There are attractions whose stories are fairly well set in
stone, I’m looking at you Fantasyland dark rides, but there is a ton of opened
ended storytelling taking place at attractions around Walt Disney World. From
Space Mountain to The Twilight Zone Tower of Terror, Expedition Everest to
Pirates of the Caribbean, there is a lot to wonder and dream about after you’ve
left the attraction. With ideas like Sorcerers of the Magic Kingdom and Agent P’s
World Showcase Adventure running rampant around Walt Disney World, you’d expect
parks built upon a sturdy foundation of story to find new and creative ways to
take those stories home with you and create new adventures.
A classic and simple way to carry stories home with guests,
or to build anticipation about an upcoming trip, fills the shelves of every
school library across the country. Not to keep you in suspense, I am speaking
about the Choose Your Own Adventure stories. For those of you who may not
remember the series of books, each book revolved around youths in a precarious
and mysterious situation. In each story, the main characters regularly come
across crossroads and the reader is asked to make a choice as to which
direction the story will move in next. A choice can lead to the main characters
escaping quickly from terrifying forest, meeting a deadly booby-trap and their
end, or winding slowly through a shadowy murder mystery. There is a repeatability
to the books as readers uncover new angles and twists in a story they only
thought they knew.
The rub is that Choose Your Own Adventure books already have
a presence in Walt Disney World. This volume about the abominable snowman, aka
the yeti, can be found in the show that follows Expedition Everest in Disney’s
Animal Kingdom. With so many mythical or extinct creatures playing in the
Disney sandbox that is filled with futuristic, historical or fabled scenarios,
the possibilities for creating as many possible twists and endings.
Let’s take the Haunted Mansion as an example.
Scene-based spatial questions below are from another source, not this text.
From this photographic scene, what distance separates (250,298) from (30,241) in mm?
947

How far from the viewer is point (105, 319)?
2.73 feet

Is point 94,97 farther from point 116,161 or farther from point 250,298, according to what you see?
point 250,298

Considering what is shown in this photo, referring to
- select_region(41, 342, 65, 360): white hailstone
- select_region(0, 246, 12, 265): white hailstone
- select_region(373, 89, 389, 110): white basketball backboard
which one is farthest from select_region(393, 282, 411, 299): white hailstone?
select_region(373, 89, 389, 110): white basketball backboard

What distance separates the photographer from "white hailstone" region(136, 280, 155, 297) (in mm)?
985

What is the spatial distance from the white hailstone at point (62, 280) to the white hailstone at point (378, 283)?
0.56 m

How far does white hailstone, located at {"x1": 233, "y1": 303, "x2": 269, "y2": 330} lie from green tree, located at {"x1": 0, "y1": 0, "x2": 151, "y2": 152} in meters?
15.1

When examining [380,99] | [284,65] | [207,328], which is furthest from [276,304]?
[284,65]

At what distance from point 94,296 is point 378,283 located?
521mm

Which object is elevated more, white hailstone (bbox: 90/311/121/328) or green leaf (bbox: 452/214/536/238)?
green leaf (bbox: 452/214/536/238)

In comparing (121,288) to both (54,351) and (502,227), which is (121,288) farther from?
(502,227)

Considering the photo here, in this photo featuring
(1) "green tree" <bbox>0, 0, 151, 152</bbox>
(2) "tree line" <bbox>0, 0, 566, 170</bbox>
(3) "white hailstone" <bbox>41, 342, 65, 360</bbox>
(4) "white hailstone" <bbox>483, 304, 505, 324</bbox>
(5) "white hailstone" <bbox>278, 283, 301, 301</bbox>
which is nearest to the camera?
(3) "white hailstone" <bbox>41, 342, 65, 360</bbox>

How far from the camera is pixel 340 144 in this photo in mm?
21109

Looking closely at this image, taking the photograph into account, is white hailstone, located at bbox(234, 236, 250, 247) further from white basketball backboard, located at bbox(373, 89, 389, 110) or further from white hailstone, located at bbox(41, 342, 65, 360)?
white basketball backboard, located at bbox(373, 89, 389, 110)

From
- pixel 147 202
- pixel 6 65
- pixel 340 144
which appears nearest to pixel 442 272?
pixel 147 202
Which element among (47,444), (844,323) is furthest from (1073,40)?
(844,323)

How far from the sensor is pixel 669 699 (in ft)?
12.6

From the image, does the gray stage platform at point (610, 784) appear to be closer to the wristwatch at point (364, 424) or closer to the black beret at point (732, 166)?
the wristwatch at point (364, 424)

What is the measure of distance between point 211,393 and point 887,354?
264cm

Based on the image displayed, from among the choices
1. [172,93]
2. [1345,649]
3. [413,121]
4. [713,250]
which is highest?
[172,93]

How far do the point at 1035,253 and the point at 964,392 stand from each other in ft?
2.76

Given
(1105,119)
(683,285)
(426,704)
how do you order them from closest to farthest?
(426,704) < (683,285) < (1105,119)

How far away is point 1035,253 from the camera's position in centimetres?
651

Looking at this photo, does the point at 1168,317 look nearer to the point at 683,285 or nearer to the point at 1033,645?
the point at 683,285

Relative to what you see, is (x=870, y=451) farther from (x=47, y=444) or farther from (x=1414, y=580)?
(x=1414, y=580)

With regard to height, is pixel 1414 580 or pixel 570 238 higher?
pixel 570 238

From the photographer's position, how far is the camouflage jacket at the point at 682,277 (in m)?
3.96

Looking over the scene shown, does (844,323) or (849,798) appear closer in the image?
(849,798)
There are so
many ghosts, some friendly to our ‘sympathetic vibrations’ and others who may
only be hanging around with malice on their minds, that the possibilities for
stories are limited only by the imagination of the writer. The same could be
said for Big Thunder Mountain Railroad, Star Tours, Jungle Cruise and many
others, even the savanna of Harambe is filled with the potential for twist
endings and meandering tales.
Now, I’d love to throw my hat into the ring as someone to
help write these type of stories (heck, I even did some Walt Disney World
fiction early on in the Gazette’s life), but I’m also aware of the staggering
amount of writing talent that permeates Walt Disney World and Disney as a whole.
There is a wealth of stories tucked into every corner of the Vacation Kingdom’s
parks, but there is also an untapped reservoir hidden within these adventures.
Who wouldn’t like to take one of those home in a book or in an ebook?
2 comments:
what a neat idea! i loved those books as a kid. and when i was older and teaching reading skills to school kids, my tutees loved them, too!
Melissa - I loved them too, and they were definitely shelf staples when I work in an after-school/summer program for school age children!